# Gifts for Music Lovers



## michael walsh (Sep 6, 2009)

Ideally, the perfect gift I could buy for a very lovely and musically talented lady friend, would be an item of jewellery with a musical motif. 

1. Does anyone know a mail order firm that might offer such an item? 

2. What gift would you like to buy a friend who appreciates good music?


----------



## SalieriIsInnocent (Feb 28, 2008)

Well for #2. I would buy something like this

http://www.amazon.com/Yellow-Diamond-French-Pendant-Clarity/dp/B001HSOAUK/ref=sr_1_38?ie=UTF8&s=jewelry&qid=1258208294&sr=1-38

or

http://www.amazon.com/Yellow-Diamond-Music-Pendant-Clarity/dp/B001BNP73A/ref=sr_1_19?ie=UTF8&s=jewelry&qid=1258208377&sr=1-19

I looked at lockets that played music, but they were disney or high school musical kids necklaces.


----------



## Lukecash12 (Sep 21, 2009)

You could buy some really great recordings, also. What better for a music lover than music?


----------



## nefigah (Aug 23, 2008)

Or some bitchin' headphones, though something tells me that perhaps encouraging solo listening would be counterproductive in this case


----------



## Yoshi (Jul 15, 2009)

What about a lovely music box?


----------



## michael walsh (Sep 6, 2009)

A happy ending to this one. I never realised just how many online companies are partially or totally focused on offering gifts for lovers of music; yes, real music too. Jewellery .. all kinds of nice things. All I did was google musical gifts. I am really pleased with myself - I presume she will be too. Thanks everyone!


----------



## Merl (Jul 28, 2016)

Why not get her a pair of these gawwwwwjus Beethoven socks? Sooo classy!


----------

• SUPPLIED INFORMATION
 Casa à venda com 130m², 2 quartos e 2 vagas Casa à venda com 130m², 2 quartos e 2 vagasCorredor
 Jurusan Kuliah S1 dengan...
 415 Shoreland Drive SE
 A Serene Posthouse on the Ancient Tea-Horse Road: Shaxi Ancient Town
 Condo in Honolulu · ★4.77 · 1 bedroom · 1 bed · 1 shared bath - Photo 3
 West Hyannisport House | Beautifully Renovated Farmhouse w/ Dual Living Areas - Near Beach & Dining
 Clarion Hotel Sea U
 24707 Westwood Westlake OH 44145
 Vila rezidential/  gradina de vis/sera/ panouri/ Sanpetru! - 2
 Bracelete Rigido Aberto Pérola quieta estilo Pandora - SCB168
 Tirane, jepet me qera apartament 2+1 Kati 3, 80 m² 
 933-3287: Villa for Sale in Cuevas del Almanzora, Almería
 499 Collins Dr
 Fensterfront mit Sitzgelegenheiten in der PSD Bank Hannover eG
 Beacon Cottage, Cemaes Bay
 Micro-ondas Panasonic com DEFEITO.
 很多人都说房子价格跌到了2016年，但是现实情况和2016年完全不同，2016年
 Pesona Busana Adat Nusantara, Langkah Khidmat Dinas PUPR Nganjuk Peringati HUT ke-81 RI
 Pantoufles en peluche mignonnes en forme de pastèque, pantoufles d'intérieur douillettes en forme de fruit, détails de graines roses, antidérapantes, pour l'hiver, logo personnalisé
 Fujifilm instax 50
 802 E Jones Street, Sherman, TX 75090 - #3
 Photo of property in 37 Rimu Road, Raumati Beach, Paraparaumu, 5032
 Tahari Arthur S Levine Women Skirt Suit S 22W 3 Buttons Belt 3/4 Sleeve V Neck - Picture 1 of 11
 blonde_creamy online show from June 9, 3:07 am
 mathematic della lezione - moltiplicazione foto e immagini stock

• PROBLEM DETAILS
Please answer from the forum thread on gifts for music lovers: what did michael walsh type into Google to find the online companies he mentions?

• WRITTEN SOLUTION
musical gifts